Passage to read:
#####
The so-called ambiguity in the environment ministry’s notifications and office memoranda, cited by the Maharashtra government in its presentation to Javadekar as well as mentioned in a special leave petition filed before the Apex Court by BAI, has its roots in the case involving Goel Ganga Developers cited earlier in this report.

At the heart of this case lies a dispute over what is the right definition of Built-Up Area— a technical term that denotes the actual extent to which construction has been carried out in a building project. In the report of Pawar’s lobbying efforts, published in May this year, HuffPost India has explained the relevance of the definition of Built Up Area for the Goel Ganga case in detail.

In a nutshell, Goel Ganga Developers was granted environmental clearance to construct 12 buildings. The company erected 18 buildings instead, arguing that it had not exceeded the total Built-Up Area as defined in the Development Control Rules, 1982, of the Pune Municipal Corporation.

The Supreme Court, however, said that—for environmental clearances—Built-Up Area is calculated as defined in the Environmental Impact Assessment Notification of 2006. Going by this definition, the extent of construction in the building project was way above the limit set in the project’s environment clearance.

But the violation committed by the real estate firm, the court held, did not just result due to an innocent mistake over which definition to apply when calculating Built-Up Area.

“The National Green Tribunal and Supreme Court have both taken serious note of the role of Pune Municipal Corporation, State Environment Impact Assessment Authority and state’s Department of Environment in not only ignoring and hence allowing the violations of the environmental clearance but also their attempt to give the developer a clean chit by conveniently misinterpreting the definition of built up area,” said Jesani, the environment lawyer.

SC dismisses Goel Ganga’s “ambiguity” claim

In 2011, a three-judge bench of the Supreme Court ruled on a matter regarding the Built-Up Area of an open to sky public park in Noida, Uttar Pradesh. In this particular case, the court held that the definition of built-up area in the 2006 notification of the environment ministry cited earlier in this article “needs to be freed from its present ambiguity and vagueness”.
#####
Requirement A: Repeat word for word the part of the Goel Ganga report from "The Supreme Court, however, said" to "calculating Built-Up Area.".

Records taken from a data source
#####
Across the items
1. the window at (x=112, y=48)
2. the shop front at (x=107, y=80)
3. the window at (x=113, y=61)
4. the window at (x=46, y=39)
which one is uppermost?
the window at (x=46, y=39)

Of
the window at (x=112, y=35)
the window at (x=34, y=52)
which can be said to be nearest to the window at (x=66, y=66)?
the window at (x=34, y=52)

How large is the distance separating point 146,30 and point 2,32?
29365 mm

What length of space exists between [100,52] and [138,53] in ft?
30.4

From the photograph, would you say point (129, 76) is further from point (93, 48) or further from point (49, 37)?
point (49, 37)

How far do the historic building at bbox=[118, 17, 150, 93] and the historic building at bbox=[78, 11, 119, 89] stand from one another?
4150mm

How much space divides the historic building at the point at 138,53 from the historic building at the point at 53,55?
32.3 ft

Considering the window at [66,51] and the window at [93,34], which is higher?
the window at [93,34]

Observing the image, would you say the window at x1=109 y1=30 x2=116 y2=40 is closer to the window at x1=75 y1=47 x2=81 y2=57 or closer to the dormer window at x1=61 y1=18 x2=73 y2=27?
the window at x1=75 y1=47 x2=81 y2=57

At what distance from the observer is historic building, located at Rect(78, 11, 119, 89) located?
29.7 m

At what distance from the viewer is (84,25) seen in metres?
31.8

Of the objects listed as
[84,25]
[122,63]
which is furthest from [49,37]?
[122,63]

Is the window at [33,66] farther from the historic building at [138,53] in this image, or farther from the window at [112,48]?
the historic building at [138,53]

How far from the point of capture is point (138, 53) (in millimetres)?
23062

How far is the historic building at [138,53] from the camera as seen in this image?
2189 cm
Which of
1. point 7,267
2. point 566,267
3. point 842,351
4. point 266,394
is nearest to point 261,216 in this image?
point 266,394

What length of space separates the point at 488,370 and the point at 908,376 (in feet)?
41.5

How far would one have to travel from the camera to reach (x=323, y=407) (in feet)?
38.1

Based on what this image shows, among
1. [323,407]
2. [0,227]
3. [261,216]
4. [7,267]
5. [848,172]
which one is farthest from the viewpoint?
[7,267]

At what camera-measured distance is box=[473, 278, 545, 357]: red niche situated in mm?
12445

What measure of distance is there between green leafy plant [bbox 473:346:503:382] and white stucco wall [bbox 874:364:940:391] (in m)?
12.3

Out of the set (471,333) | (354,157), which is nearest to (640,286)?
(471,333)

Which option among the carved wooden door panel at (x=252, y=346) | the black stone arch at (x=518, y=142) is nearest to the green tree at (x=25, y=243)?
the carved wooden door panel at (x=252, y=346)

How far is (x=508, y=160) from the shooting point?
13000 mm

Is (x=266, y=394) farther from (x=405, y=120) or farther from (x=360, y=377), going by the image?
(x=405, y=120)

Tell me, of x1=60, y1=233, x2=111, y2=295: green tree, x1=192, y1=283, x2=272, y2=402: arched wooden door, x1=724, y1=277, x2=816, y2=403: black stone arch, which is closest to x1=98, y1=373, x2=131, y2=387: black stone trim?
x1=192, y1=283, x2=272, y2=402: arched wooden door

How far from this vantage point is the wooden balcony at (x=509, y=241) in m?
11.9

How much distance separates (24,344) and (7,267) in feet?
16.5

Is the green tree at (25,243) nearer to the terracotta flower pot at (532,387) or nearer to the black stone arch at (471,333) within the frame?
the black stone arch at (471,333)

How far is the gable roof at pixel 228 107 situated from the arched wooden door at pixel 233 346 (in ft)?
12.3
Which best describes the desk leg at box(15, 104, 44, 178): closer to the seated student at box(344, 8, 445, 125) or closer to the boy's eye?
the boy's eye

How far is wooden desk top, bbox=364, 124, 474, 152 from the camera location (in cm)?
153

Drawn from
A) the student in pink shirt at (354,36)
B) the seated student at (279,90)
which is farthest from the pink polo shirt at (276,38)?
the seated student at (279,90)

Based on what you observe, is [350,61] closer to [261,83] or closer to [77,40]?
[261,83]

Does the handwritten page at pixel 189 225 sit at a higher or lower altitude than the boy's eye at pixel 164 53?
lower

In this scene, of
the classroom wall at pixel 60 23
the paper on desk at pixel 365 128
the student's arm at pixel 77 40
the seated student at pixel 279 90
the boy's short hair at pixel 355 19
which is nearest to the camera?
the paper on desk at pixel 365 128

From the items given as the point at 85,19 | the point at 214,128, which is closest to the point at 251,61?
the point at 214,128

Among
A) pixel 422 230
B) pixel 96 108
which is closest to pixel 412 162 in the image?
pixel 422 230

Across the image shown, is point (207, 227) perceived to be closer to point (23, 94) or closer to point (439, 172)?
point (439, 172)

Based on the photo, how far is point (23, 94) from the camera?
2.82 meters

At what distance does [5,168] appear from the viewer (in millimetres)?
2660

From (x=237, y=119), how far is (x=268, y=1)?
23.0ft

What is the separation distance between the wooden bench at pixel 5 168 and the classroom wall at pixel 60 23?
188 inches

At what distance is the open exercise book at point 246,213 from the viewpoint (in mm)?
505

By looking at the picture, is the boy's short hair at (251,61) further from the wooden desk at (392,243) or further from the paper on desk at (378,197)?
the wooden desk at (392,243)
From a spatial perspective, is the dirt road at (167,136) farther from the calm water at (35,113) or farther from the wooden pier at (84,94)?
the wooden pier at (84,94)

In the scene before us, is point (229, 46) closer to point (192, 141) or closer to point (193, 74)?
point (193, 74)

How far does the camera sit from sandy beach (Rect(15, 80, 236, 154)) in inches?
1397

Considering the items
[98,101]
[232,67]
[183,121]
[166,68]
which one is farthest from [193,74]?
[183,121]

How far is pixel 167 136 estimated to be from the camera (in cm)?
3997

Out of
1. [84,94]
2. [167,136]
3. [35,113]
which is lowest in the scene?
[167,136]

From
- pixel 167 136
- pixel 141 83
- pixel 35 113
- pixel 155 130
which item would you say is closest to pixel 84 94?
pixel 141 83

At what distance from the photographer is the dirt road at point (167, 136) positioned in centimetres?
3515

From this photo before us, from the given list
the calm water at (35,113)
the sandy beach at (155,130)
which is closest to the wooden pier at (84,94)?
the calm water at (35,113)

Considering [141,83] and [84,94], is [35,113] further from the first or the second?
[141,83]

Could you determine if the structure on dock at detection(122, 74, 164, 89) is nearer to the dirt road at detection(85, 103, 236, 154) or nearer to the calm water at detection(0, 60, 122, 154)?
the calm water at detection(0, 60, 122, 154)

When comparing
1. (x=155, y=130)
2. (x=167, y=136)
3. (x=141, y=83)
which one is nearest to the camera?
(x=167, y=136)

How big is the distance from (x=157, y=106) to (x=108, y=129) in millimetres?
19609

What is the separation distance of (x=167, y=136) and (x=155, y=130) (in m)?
#####
Requirement B: Arrange the records from the line containing "When comparing" through the end of the records as a Markdown table with the columns Row and Line. Leave out blank lines.

Exercise solution A:
The Supreme Court, however, said that—for environmental clearances—Built-Up Area is calculated as defined in the Environmental Impact Assessment Notification of 2006. Going by this definition, the extent of construction in the building project was way above the limit set in the project’s environment clearance.

But the violation committed by the real estate firm, the court held, did not just result due to an innocent mistake over which definition to apply when calculating Built-Up Area.

Exercise solution B:
| Row | Line |
|---|---|
| 1 | When comparing |
| 2 | 1. (x=155, y=130) |
| 3 | 2. (x=167, y=136) |
| 4 | 3. (x=141, y=83) |
| 5 | which one is nearest to the camera? |
| 6 | (x=167, y=136) |
| 7 | How big is the distance from (x=157, y=106) to (x=108, y=129) in millimetres? |
| 8 | 19609 |
| 9 | What is the separation distance of (x=167, y=136) and (x=155, y=130) (in m)? |